For many people, a love of spicy foods is entirely about the flavor that goes along with hot peppers, but spicy food also gives a person the opportunity for friendly competitions around who can stand to eat the hottest foods. Several studies have proven that spicy foods also confer a host of benefits to one’s health and more – and we’ve uncovered a few of them here.
- Spicy Food Makes You Sweat
The fact that spicy food makes you sweat actually means that it’s good for you. According to a study cited in The New York Times, consuming a spicy plate of food increases the rate by which your body burns calories by up to 8%. Spicy food simply makes your metabolism work faster. Numerous studies have shown that people who live in countries with spicier diets tend to have fewer heart attacks than those in areas with a more mild selection of foods.

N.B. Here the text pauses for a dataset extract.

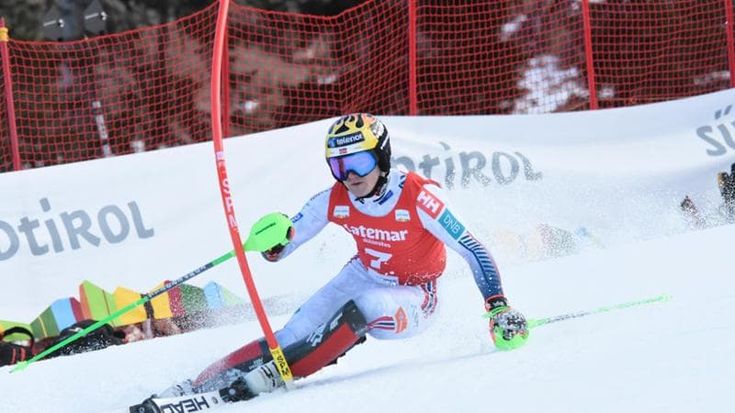 Coppa Europa a Obereggen: Hans Grahl-Madsen firma un altro colpo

- Spicy Foods Lower Your Cholesterol
Another study has shown that consuming chili peppers seems to negate the effects of bad cholesterol. Further, capsaicin, the chemical responsible for the burning effect that spicy foods create in your mouth, helps to fight inflammation, which contributes to the potential for heart attacks. Capsaicin inhibits certain signals sent from your nerve cells to your brain, which might deaden sensations of pain. This is why it is often used as an ingredient in pail-relief creams.
- Spicy Foods Can Help You Live Longer
A prominent study performed in China demonstrated that spicy foods can actually increase one’s lifespan. Those who eat spicy foods nearly every day could in fact lower their likelihood of an early death by approximately 15%. It’s a little too early to directly link spicy foods to an increased lifespan, but the results of the study are encouraging, nonetheless.
- Spicy Food Is Good For You
Apart from the social status gained from eating the spiciest meal at the table, spicy food can provide you with actual nutrients, as well. Spicy foods contain a significant amount of capsaicin, which has been linked to the improved functionality of blood vessels. Basically, eating jalapeños lowers cholesterol levels.
- Spicy Foods Can Make You Happier
Eating spicy foods actually makes your brain produce more serotonin, one of the primary chemicals that makes you feel “happy.” This makes you better equipped to deal with depression, anxiety, stress, and other dark feelings.
- Spicy Foods Stave Off Cancer
The spicier the food, the less chance you’ll get cancer. Some medical researchers have discovered that capsaicin has the same effect on certain cancer cells as powerful cancer-fighting drugs do. The chemical is so powerful that it could kill off leukemia cells and slow the growth of deadly tumors.
- Spicy Foods Might Actually Alleviate Your Stomach Ache
Although it might sound counterintuitive, spicy foods can actually settle your stomach when you’re having troubles. New research suggests that consuming spicy foods can lower the amount of gastric acid you produce, which might reduce any stomach bleeding you may be suffering from.
- Spicy Foods Can Help You Lose Weight
Spicy foods can also indirectly help you lose weight by inadvertently suppressing your appetite. This occurs when you eat a bite or two of some spicy food and you simply cannot handle it. It only takes your stomach 20 minutes to tell your brain that it is full, so if you’re eating a really spicy meal, your body might think it is fuller than it actually is. If you eat less, you lose more weight, so pile on that spicy chili pepper!
While we don’t recommend only subsisting off hot peppers and salsa, we do recommend adding more spice to your diet—it’ll will make you a little healthier and a whole lot happier.